With its flagship fund down more than 2 percent for the year, the hedge fund Tudor Investment is undergoing a major series of layoffs, according to three people familiar with the matter, in a headcount reduction that according to one of these people could ultimately amount to more than 20 percent of the staff.
Starting Friday, Tudor, which according to a March Securities and Exchange Commission filing employed 409 workers, began notifying certain staffers that they were being laid off, one source said. One of the unlucky few, this person added: a longtime execution trader who placed buy and sell orders personally for founder Paul Tudor Jones II.

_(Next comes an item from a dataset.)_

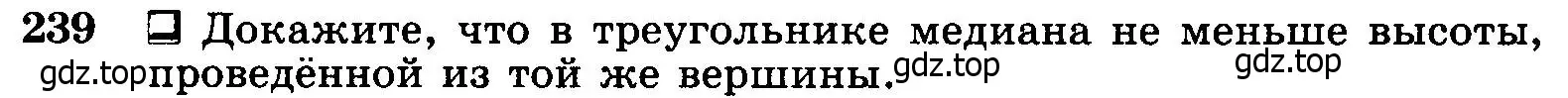 239 Докажите, что в треугольнике медиана не меньше высоты, проведённой из той же вершины.

gdz.top gdz.top gdz.top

Tudor said in a statement that "a changing operating environment" resulted in "strategic adjustments to our firm's staffing."

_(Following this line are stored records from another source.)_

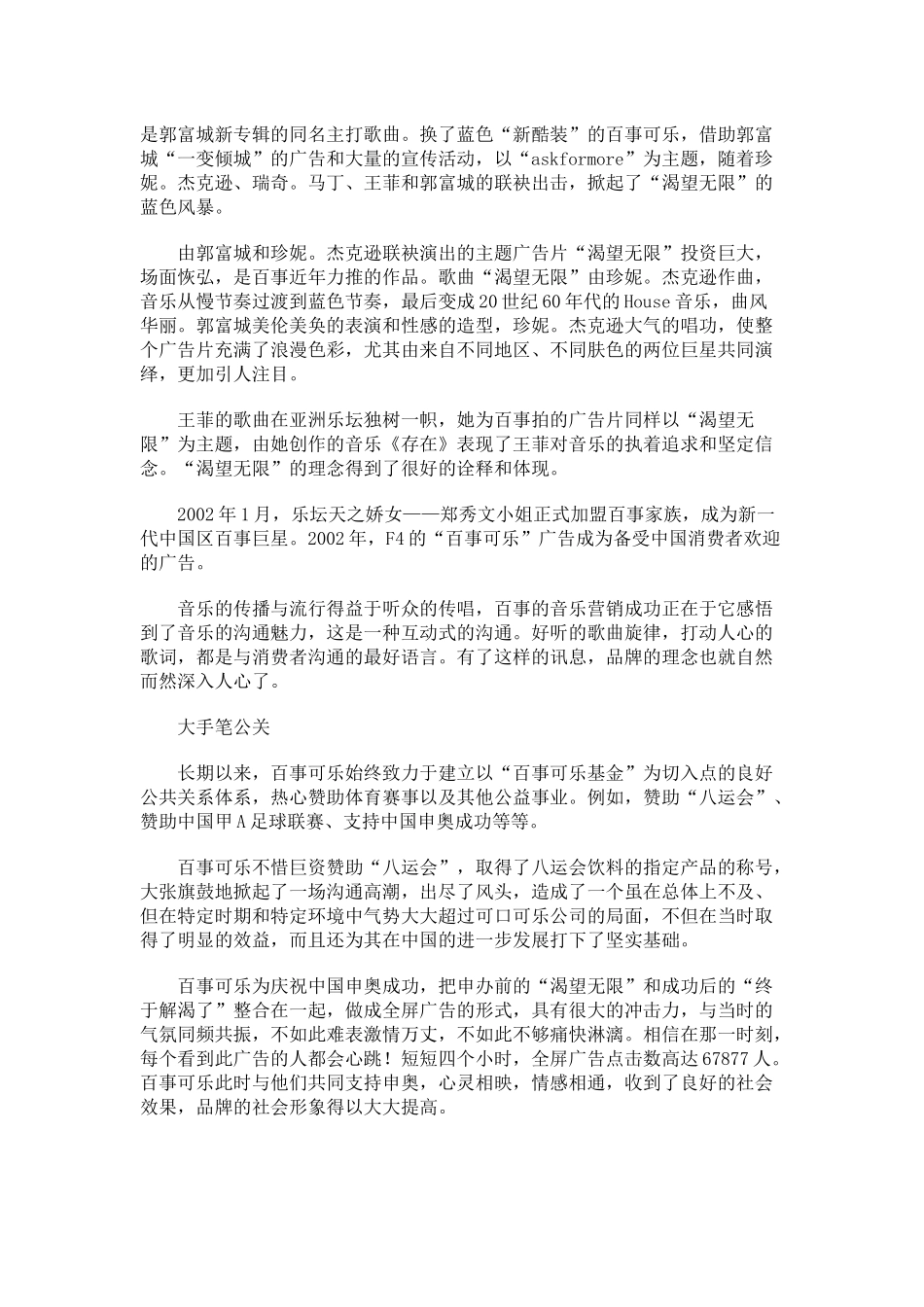 是郭富城新专辑的同名主打歌曲。换了蓝色“新酷装”的百事可乐，借助郭富城“一变倾城”的广告和大量的宣传活动，以“askformore”为主题，随着珍妮。杰克逊、瑞奇。马丁、王菲和郭富城的联袂出击，掀起了“渴望无限”的蓝色风暴。

由郭富城和珍妮。杰克逊联袂演出的主题广告片“渴望无限”投资巨大，场面恢弘，是百事近年力推的作品。歌曲“渴望无限”由珍妮。杰克逊作曲，音乐从慢节奏过渡到蓝色节奏，最后变成20世纪60年代的House音乐，曲风华丽。郭富城美伦美奂的表演和性感的造型，珍妮。杰克逊大气的唱功，使整个广告片充满了浪漫色彩，尤其由来自不同地区、不同肤色的两位巨星共同演绎，更加引人注目。

王菲的歌曲在亚洲乐坛独树一帜，她为百事拍的广告片同样以“渴望无限”为主题，由她创作的音乐《存在》表现了王菲对音乐的执着追求和坚定信念。“渴望无限”的理念得到了很好的诠释和体现。

2002年1月，乐坛天之娇女——郑秀文小姐正式加盟百事家族，成为新一代中国区百事巨星。2002年，F4的“百事可乐”广告成为备受中国消费者欢迎的广告。

音乐的传播与流行得益于听众的传唱，百事的音乐营销成功正在于它感悟到了音乐的沟通魅力，这是一种互动式的沟通。好听的歌曲旋律，打动人心的歌词，都是与消费者沟通的最好语言。有了这样的讯息，品牌的理念也就自然而然深入人心了。

大手笔公关

长期以来，百事可乐始终致力于建立以“百事可乐基金”为切入点的良好公共关系体系，热心赞助体育赛事以及其他公益事业。例如，赞助“八运会”、赞助中国甲A足球联赛、支持中国申奥成功等等。

百事可乐不惜巨资赞助“八运会”，取得了八运会饮料的指定产品的称号，大张旗鼓地掀起了一场沟通高潮，出尽了风头，造成了一个虽在总体上不及、但在特定时期和特定环境中气势大大超过可口可乐公司的局面，不但在当时取得了明显的效益，而且还为其在中国的进一步发展打下了坚实基础。

百事可乐为庆祝中国申奥成功，把申办前的“渴望无限”和成功后的“终于解渴了”整合在一起，做成全屏广告的形式，具有很大的冲击力，与当时的气氛同频共振，不如此难表激情万丈，不如此不够痛快淋漓。相信在那一时刻，每个看到此广告的人都会心跳！短短四个小时，全屏广告点击数高达67877人。百事可乐此时与他们共同支持申奥，心灵相映，情感相通，收到了良好的社会效果，品牌的社会形象得以大大提高。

"These difficult changes were made after conducting a deep and broad review of our business and are meant to optimally size the firm for future success. We are committed to treating our departing employees with care and support and appreciate their many contributions to Tudor," the company said.
A Tudor spokesman denied the layoffs would reach 20 percent of the staff.
While the layoffs that began Aug. 12 had affected about 60 people already, the total could eventually climb closer to 100, one person familiar with the matter said. Portfolio managers with performance issues were some of those who had been cut, another person familiar with the matter said.
Tudor's flagship BVI Global Fund, which according to an HSBC hedge-fund report manages about $7 billion, was down 2.45 percent through Aug. 5, HSBC indicated, while the average hedge fund is up close to 3 percent so far this year, according to figures tracked by HFR.
And this year's disappointing returns, which have already prompted trims to certain investor fees and redemptions, followed two years in which Tudor's flagship-fund returns, while positive, were in the low single digits: 1.4 percent last year, and 3.5 percent in 2014.